Nevertheless, no law specifically prohibits spousal rape, and rape remained a problem in 2009 due to a lack of support in the country’s institution for victims of rape and a lack of means in rural areas to prosecute rapists.

During the year 2009, 223 persons were convicted of rape, according to the Supreme Court’s research center. However, NGOs alleged that many rapes were not reported and claimed that police and judicial procedures were stressful to victims and tended to discourage reporting of the crime. Social stigma also lowered the number of cases reported.

According to NGOs, police referred only a minority of rape cases for prosecution, largely claiming that there was insufficient evidence. Post rape medical examinations were available, and results were occasionally used as evidence; however, such exams were not always available in remote areas. NGOs stated that negative attitudes among some police resulted in some cases not being referred to prosecutors.

Domestic violence also remained a serious problem, particularly against women of low-income rural families. The law requires police to accept and file complaints, visit the site of incidents, interrogate offenders and witnesses, impose administrative criminal penalties, and bring victims to refuge. It also provides for sanctions against offenders, including expulsion from the home, prohibitions on the use of joint property, prohibitions on meeting victims and on access to minors, and compulsory training aimed at behaviour modification.

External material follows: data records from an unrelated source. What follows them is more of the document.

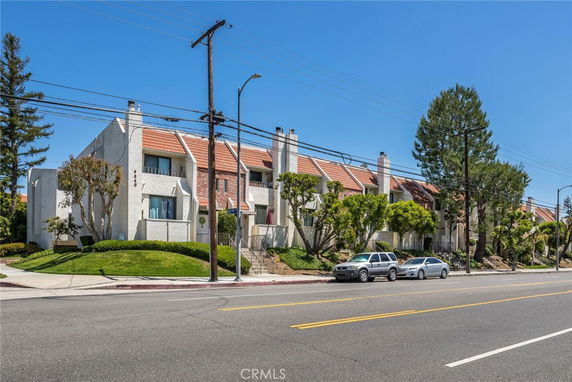 Front view of a multi-story residential building with orange roof tiles and white exterior walls.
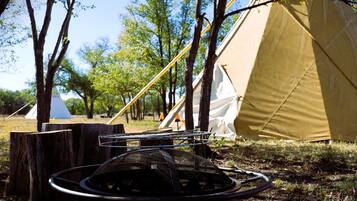 Un camping con tiendas de campaña y un hornillo portátil.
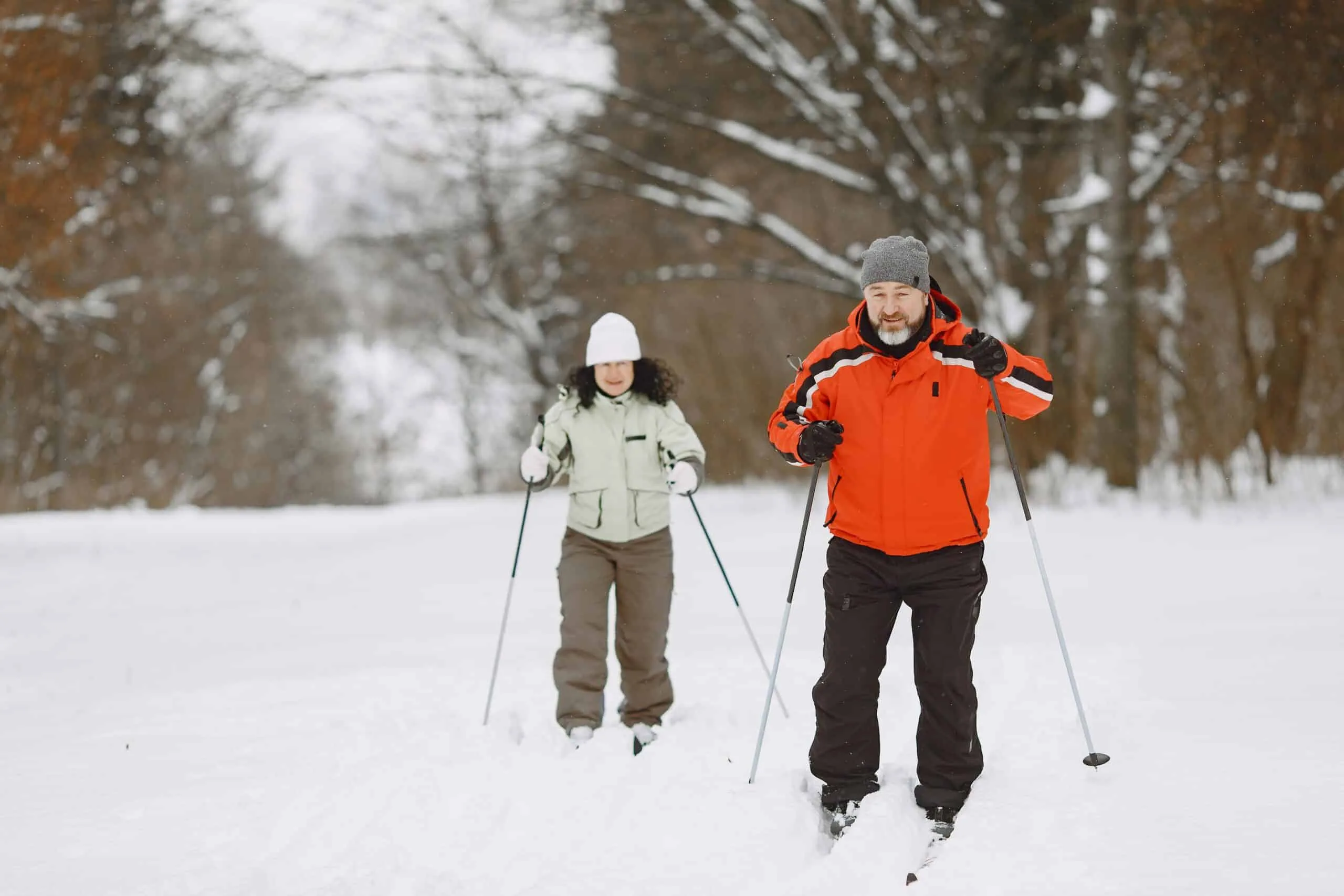 An older couple cross-country skiing, demonstrating how outdoor exercise supports longevity training, longevity exercise, and cardiovascular health.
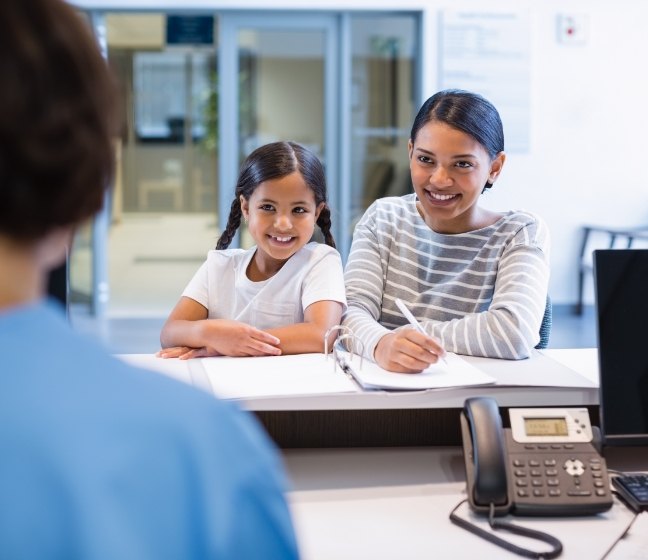 Mother and child at dental office reception desk discussing the cost of dental emergencies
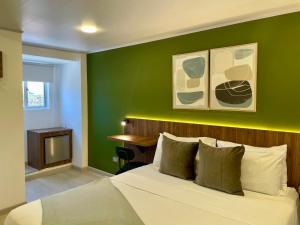 Un dormitorio con una cama y una pared verde. en 122 Plaza Apartahotel, en Bogotá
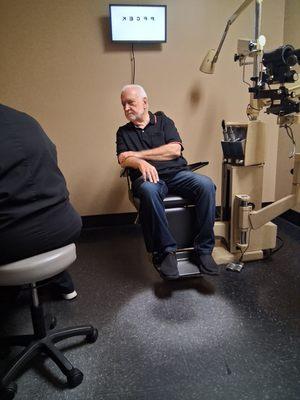 Eye exam room w dr and husband Les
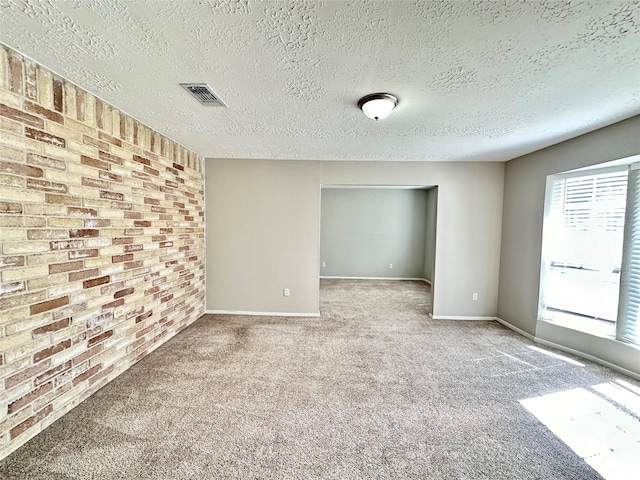 unfurnished room featuring carpet floors and a textured ceiling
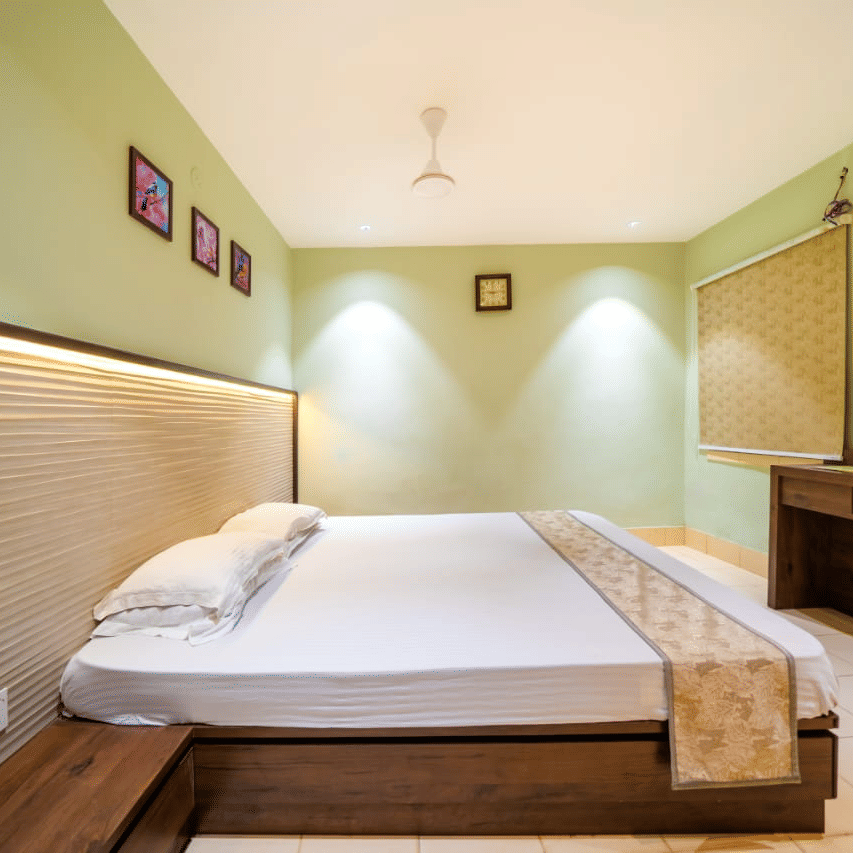 Room with a double bed, light-coloured walls, and a wall-mounted television – Hotel Dolphin Puri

However, this level of service was rarely provided because the police lacked sufficient funding and, according to women’s NGOs, often was reluctant to intervene in what was viewed as an internal family matter. At year’s end only 20 cases had been tried under the 2004 law. On December 24, the government established a care facility for domestic violence and rape victims in the National Center for Trauma Treatment.

There were no reliable statistics regarding the extent of domestic abuse; however, the National Center Against Violence (NCAV) estimated in 2007 that one in three women was subject to some form of domestic violence, and one in 10 women was battered. Seven persons were convicted of domestic violence and given restraining orders during the year.

Sex exploitation is also a major issue in Mongolia. The overall infrequency of police raids has allowed brothels to operate de facto in the country and vulnerable women still ran the risk of being the object of sex trade; an unknown number of them were trafficked in 2009. According to women’s NGOs, sex tourism from South Korea and Japan remained a problem and some estimate to 3,000 to 5,000 Mongolians are trafficked every year; the vast majority are women and children recruited by deceit to work in the sex industry.

“Trafficking is growing very fast,” says Amgalan Erdenechuluun, a project officer at the Human Security Policy Studies Center, an NGO in Ulan Bator. According to the U.S. State Department’s 2009 Trafficking in Persons Report, released in June, Mongolian trafficking victims have been found in a growing number of countries as far reaching as Germany, Israel, the United Arab Emirates and more. And an increasing cohort of Mongolian women are entering into arranged marriages with foreigners – mostly South Koreans – but end up in situations of involuntary servitude.